Circadian rhythms can influence the effectiveness of drugs

Giving drugs at different times of the day could significantly affect how they are metabolized in the liver, according to a new MIT study.

Using tiny, engineered livers derived from cells from human donors, the researchers found that many genes involved in drug metabolism are under circadian control. These circadian variations affect how much drug is available and how effectively the body can break it down. For example, they found that the enzymes that break down Tylenol and other drugs are more abundant at certain times of the day.

Overall, the researchers identified more than 300 liver genes that follow a circadian clock, including many involved in drug metabolism as well as other functions such as inflammation. Analyzing these rhythms could help researchers develop better dosing schedules for existing drugs.

“One of the first applications of this method could be to adjust drug regimens of already approved drugs to maximize their effectiveness and minimize their toxicity,” says Sangeeta Bhatia, professor of Health Sciences and Technology and of Electrical Engineering and John and Dorothy Wilson. Computer Science at MIT and member of the Koch Institute for Integrative Cancer Research and the Institute of Medical Engineering and Science (IMES).

The study also revealed that the liver is more susceptible to infections such as malaria at certain times of the circadian cycle, when fewer inflammatory proteins are produced.

Bhatia is the lead author of the new study, which appears today in Advances in Science. The main author of the paper is Sandra March, scientific researcher at IMES.

Metabolic cycles

It is estimated that about 50% of human genes follow a circadian cycle, and many of these genes are active in the liver. However, exploring how circadian cycles affect liver function has been difficult because many of these genes are not identical in mice and humans, so mouse models cannot be used to study them.

Bhatia’s lab had previously developed a way to grow miniaturized livers using liver cells called hepatocytes, from human donors. In this new study, she and her colleagues set out to investigate whether these engineered livers have their own circadian clocks.

Working with Charles Rice’s group at Rockefeller University, they identified the culture conditions that support circadian expression of a clock gene called Bmal1. This gene, which regulates the cyclic expression of a wide range of genes, allowed liver cells to develop synchronized circadian oscillations. The researchers then measured gene expression in these cells every three hours for 48 hours, which allowed them to identify more than 300 genes that were expressed in waves.

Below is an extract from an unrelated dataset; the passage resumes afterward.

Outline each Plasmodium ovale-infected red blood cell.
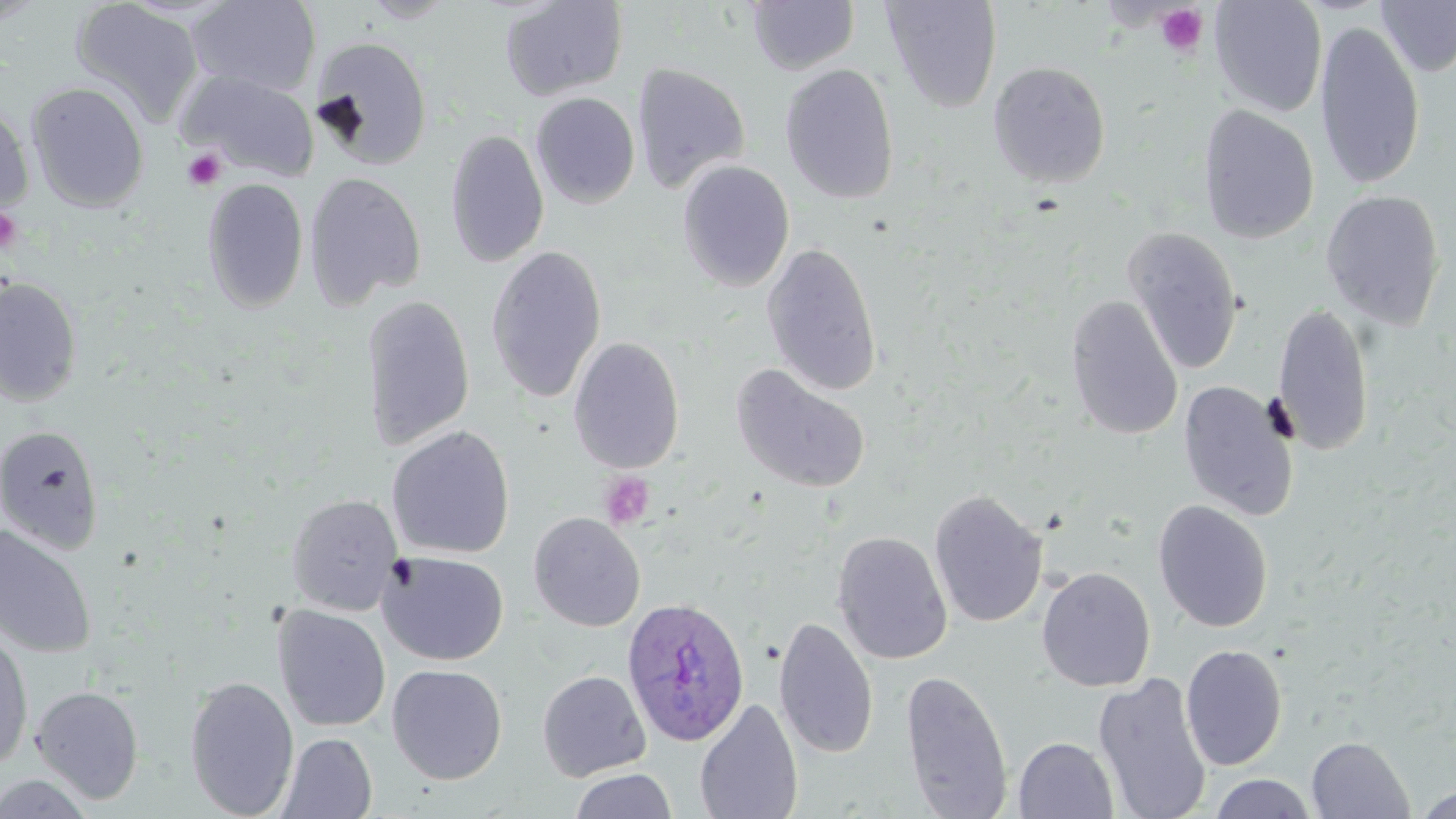

Approximate bounding boxes as (x1, y1, x2, y2) in pixels.
Plasmodium ovale-infected red blood cells: (621, 596, 750, 747).

Uninfected red blood cell locations: (186, 0, 322, 98), (360, 0, 459, 24), (500, 0, 629, 100), (881, 0, 1003, 113), (1210, 0, 1328, 117), (1376, 0, 1456, 77), (69, 1, 204, 125), (746, 1, 860, 75), (1314, 21, 1425, 190), (310, 35, 434, 170), (989, 61, 1111, 188), (631, 63, 751, 195), (779, 63, 900, 205), (180, 71, 320, 181), (27, 82, 149, 212), (530, 92, 641, 209), (0, 100, 34, 218), (1198, 105, 1320, 245), (445, 129, 549, 268), (676, 160, 795, 292), (304, 171, 427, 309), (202, 177, 309, 314), (1320, 189, 1446, 330), (1121, 226, 1244, 375), (761, 241, 883, 398), (485, 245, 607, 404), (0, 277, 82, 407), (361, 294, 476, 451), (1064, 296, 1183, 440), (1271, 301, 1376, 456), (568, 337, 685, 474), (730, 364, 871, 494), (1177, 380, 1300, 520), (0, 425, 105, 555), (386, 425, 515, 559), (928, 488, 1049, 630), (286, 494, 402, 615), (1153, 499, 1273, 633), (528, 512, 646, 631), (0, 522, 97, 658), (831, 530, 953, 664), (378, 551, 509, 666), (1037, 566, 1156, 693), (273, 605, 391, 732), (773, 615, 879, 760), (0, 630, 34, 772), (1180, 644, 1287, 771), (386, 664, 508, 784), (899, 669, 1014, 818), (537, 670, 651, 781), (1092, 671, 1212, 819), (185, 675, 299, 818), (31, 685, 144, 804), (694, 698, 804, 819), (276, 732, 377, 818), (1013, 736, 1119, 819), (1306, 736, 1415, 818), (568, 769, 678, 819), (0, 772, 96, 818), (1207, 774, 1318, 818), (1414, 787, 1455, 819). Platelet locations: (1154, 4, 1209, 57), (182, 148, 227, 192), (0, 206, 23, 255), (599, 471, 656, 529). Slide-level diagnosis: Plasmodium ovale. Thin blood film. 1000x magnification. Single field of view. May-Grünwald-Giemsa stain. Image is 1456×819 pixels. Optical microscopy.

Most of these genes clustered into two groups: about 70% of the genes peaked together, while the remaining 30% were at their lowest point when the others peaked. These include genes involved in a variety of functions, including drug metabolism, glucose and lipid metabolism, and various immune processes.

Once the engineered livers established these circadian cycles, researchers could use them to explore how circadian cycles affect liver function. First, they set out to study how the time of day would affect drug metabolism by looking at two different drugs: acetaminophen (Tylenol) and atorvastatin, a drug used to treat high cholesterol.

When Tylenol breaks down in the liver, a small fraction of the drug becomes a toxic byproduct known as NAPQI. The researchers found that the amount of NAPQI produced can vary by up to 50%, depending on the time of day the drug is administered. They also found that atorvastatin generates higher toxicity at certain times of the day.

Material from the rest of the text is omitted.